Ein Aufruf zum Handeln in schlechten Zeiten

„Wenn jemals tapfere Herzen, klare Hirne und starke Fäuste nötig waren, dann heute, wo nicht weniger als die Zukunft von Menschheit und Kultur auf dem Spiele steht!“

New York

Niemand, der die November-Ausgabe des Aufbau las, konnte die fettgedruckte Botschaft auf der Titelseite verpassen: Unter der Überschrift „Die grosse Prüfung“ wird mit starken Worten das totale Versagen der „Staatsoberhäupter der sogenannten Demokratien“ angeprangert, die die Tschechoslowakei an Nazi-Deutschland geopfert haben.
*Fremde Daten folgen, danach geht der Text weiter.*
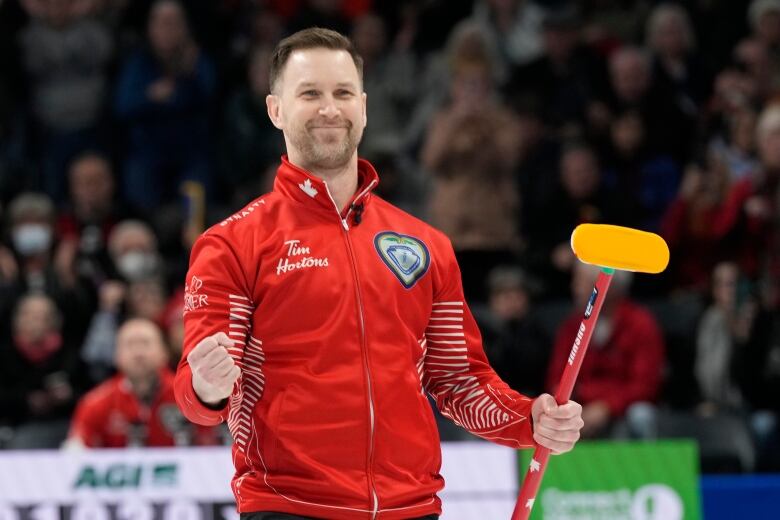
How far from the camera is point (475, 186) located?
9.45 m

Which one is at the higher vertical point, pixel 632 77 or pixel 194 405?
pixel 632 77

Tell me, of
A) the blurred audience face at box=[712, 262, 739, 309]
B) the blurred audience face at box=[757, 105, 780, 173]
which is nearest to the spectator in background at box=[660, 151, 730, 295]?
the blurred audience face at box=[757, 105, 780, 173]

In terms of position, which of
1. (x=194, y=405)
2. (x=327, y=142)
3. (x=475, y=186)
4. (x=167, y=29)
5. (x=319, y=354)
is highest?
(x=167, y=29)

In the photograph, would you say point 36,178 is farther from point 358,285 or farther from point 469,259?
point 358,285

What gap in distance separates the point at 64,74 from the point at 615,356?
4.82m

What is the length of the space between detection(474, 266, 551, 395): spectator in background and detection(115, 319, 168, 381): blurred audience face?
2022mm

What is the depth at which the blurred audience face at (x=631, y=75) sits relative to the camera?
10.1 m

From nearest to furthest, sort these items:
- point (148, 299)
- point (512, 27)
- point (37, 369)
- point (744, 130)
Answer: point (37, 369) < point (148, 299) < point (744, 130) < point (512, 27)

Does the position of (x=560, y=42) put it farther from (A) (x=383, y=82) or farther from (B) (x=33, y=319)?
(B) (x=33, y=319)

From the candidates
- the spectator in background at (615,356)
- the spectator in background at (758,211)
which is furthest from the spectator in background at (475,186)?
the spectator in background at (758,211)

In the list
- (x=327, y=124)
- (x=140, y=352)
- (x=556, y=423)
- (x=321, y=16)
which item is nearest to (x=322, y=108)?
(x=327, y=124)

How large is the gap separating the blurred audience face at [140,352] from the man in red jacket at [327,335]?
4.38m

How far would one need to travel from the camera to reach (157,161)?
10508 mm

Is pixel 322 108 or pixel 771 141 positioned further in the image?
pixel 771 141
Jüdische Flüchtlinge sitzen in Böhmen im Niemandsland fest, in Deutschland verpassen die Nazis den Juden den „wirtschaftlichen Todesstreich,“ die Briten gefährden das zionistische Unternehmen und „wenig mehr als eine blasse Erinnerung“ ist von der Konferenz von Evian verblieben, die im Juli einberufen wurde, um das Problem der Neuansiedlung jüdischer Flüchtlinge aus Nazi-Deutschland in Griff zu bekommen. Dies ist wahrlich „ein Zeitalter der vollkommenen Sündhaftigkeit.“ Werden die Bedrohten sich endlich aufraffen?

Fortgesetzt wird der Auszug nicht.